What the exercise asks
Whatever appears in the records, retype it exactly, except for the pictures.

*** Opening of Data shown ***

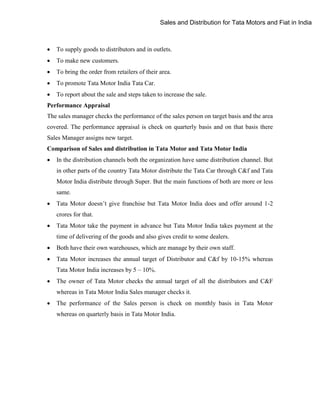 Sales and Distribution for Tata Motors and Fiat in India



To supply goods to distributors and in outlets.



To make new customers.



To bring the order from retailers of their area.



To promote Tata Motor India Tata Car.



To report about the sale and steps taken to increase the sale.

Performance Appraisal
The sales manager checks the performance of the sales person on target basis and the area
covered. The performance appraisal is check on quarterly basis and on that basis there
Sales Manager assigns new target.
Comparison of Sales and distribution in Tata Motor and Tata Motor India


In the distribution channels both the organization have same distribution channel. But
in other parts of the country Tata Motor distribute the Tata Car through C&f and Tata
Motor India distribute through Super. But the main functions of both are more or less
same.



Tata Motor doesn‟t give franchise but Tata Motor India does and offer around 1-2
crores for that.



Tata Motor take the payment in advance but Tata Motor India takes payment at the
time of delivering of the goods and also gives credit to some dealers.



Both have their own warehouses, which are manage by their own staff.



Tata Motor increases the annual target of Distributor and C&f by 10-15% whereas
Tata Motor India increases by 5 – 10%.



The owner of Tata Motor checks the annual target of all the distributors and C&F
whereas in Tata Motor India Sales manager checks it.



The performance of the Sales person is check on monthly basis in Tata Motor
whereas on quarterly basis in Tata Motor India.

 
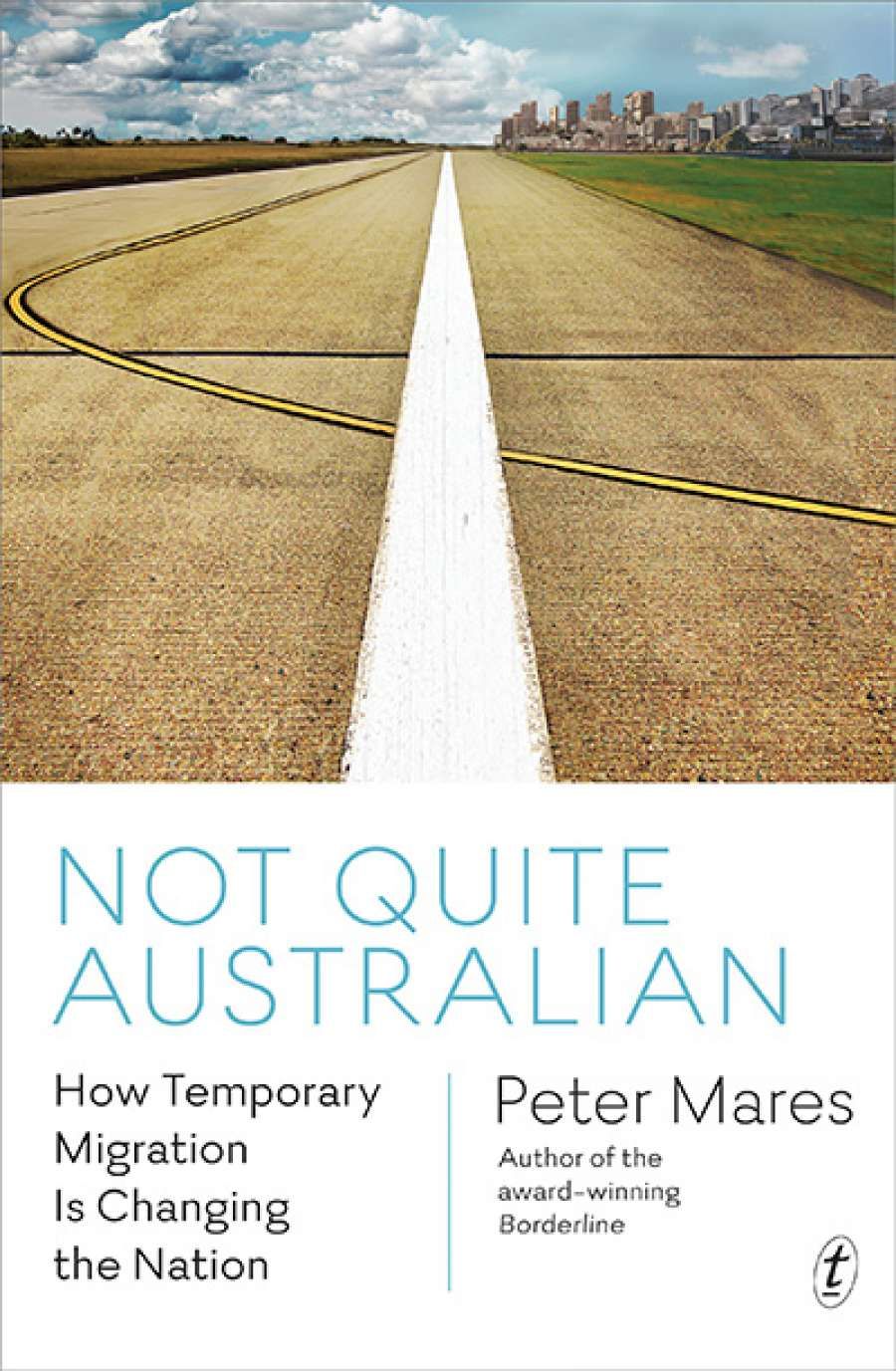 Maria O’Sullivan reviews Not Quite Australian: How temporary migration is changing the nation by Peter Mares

*** Close of Data shown ***

Reply to the task
 Sales and Distribution for Tata Motors and Fiat in India



To supply goods to distributors and in outlets.



To make new customers.



To bring the order from retailers of their area.



To promote Tata Motor India Tata Car.



To report about the sale and steps taken to increase the sale.

Performance Appraisal
The sales manager checks the performance of the sales person on target basis and the area
covered. The performance appraisal is check on quarterly basis and on that basis there
Sales Manager assigns new target.
Comparison of Sales and distribution in Tata Motor and Tata Motor India


In the distribution channels both the organization have same distribution channel. But
in other parts of the country Tata Motor distribute the Tata Car through C&f and Tata
Motor India distribute through Super. But the main functions of both are more or less
same.



Tata Motor doesn‟t give franchise but Tata Motor India does and offer around 1-2
crores for that.



Tata Motor take the payment in advance but Tata Motor India takes payment at the
time of delivering of the goods and also gives credit to some dealers.



Both have their own warehouses, which are manage by their own staff.



Tata Motor increases the annual target of Distributor and C&f by 10-15% whereas
Tata Motor India increases by 5 – 10%.



The owner of Tata Motor checks the annual target of all the distributors and C&F
whereas in Tata Motor India Sales manager checks it.



The performance of the Sales person is check on monthly basis in Tata Motor
whereas on quarterly basis in Tata Motor India.

 
 Maria O’Sullivan reviews Not Quite Australian: How temporary migration is changing the nation by Peter Mares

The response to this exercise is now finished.